##### Given entries #####

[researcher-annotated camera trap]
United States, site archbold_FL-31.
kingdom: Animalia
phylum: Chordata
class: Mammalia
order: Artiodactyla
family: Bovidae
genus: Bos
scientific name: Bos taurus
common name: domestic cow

#####
##### Given entries #####

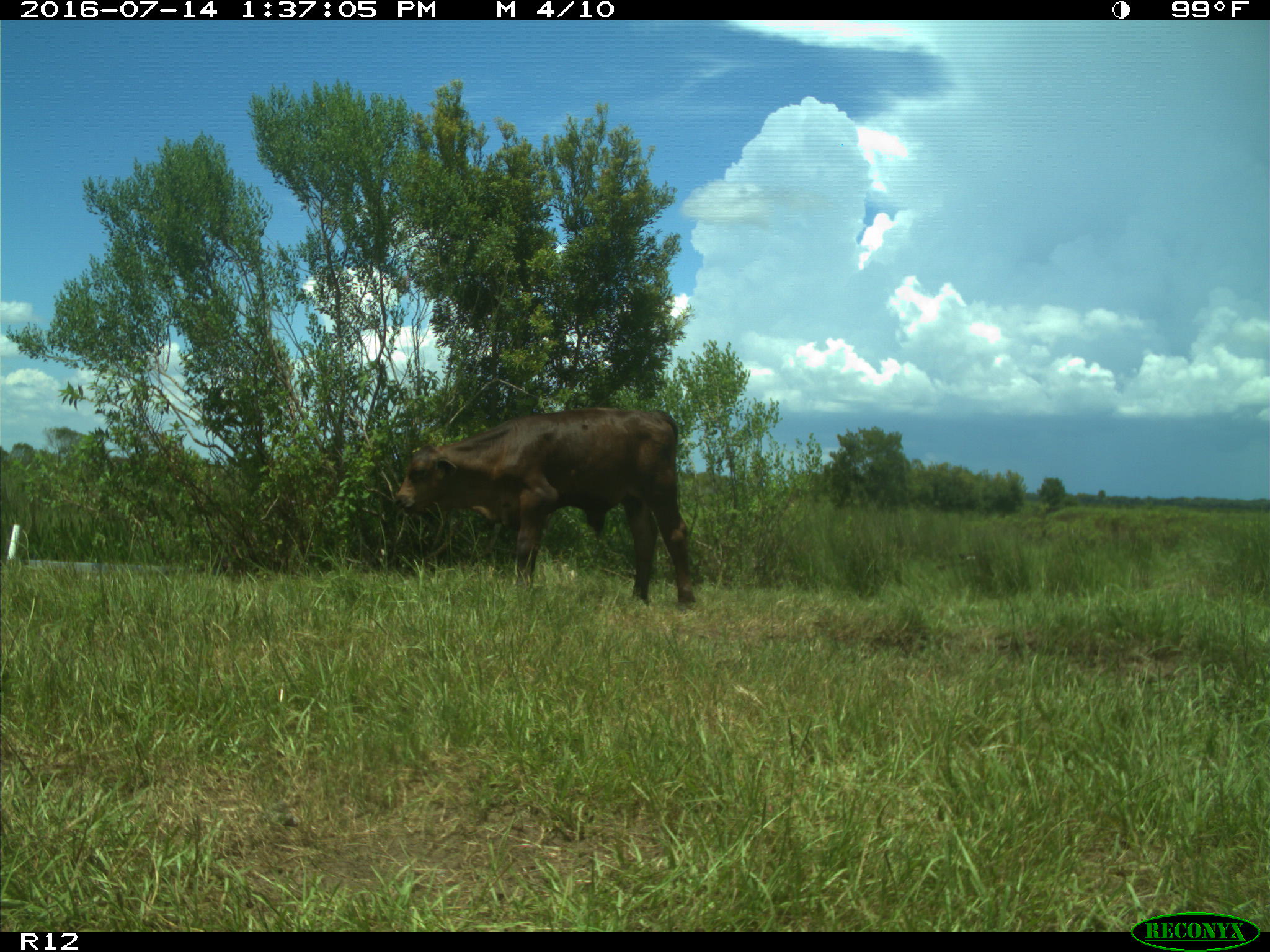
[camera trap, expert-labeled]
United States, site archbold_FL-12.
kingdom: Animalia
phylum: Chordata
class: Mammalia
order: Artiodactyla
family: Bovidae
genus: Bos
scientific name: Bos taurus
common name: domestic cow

#####
##### Given entries #####

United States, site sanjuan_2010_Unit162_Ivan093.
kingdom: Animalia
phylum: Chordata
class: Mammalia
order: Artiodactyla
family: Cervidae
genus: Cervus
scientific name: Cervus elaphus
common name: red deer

#####

Brief =
Pick each line holding the word "trap" out of the data and copy it.

Solution to the problem =
[researcher-annotated camera trap]
[camera trap, expert-labeled]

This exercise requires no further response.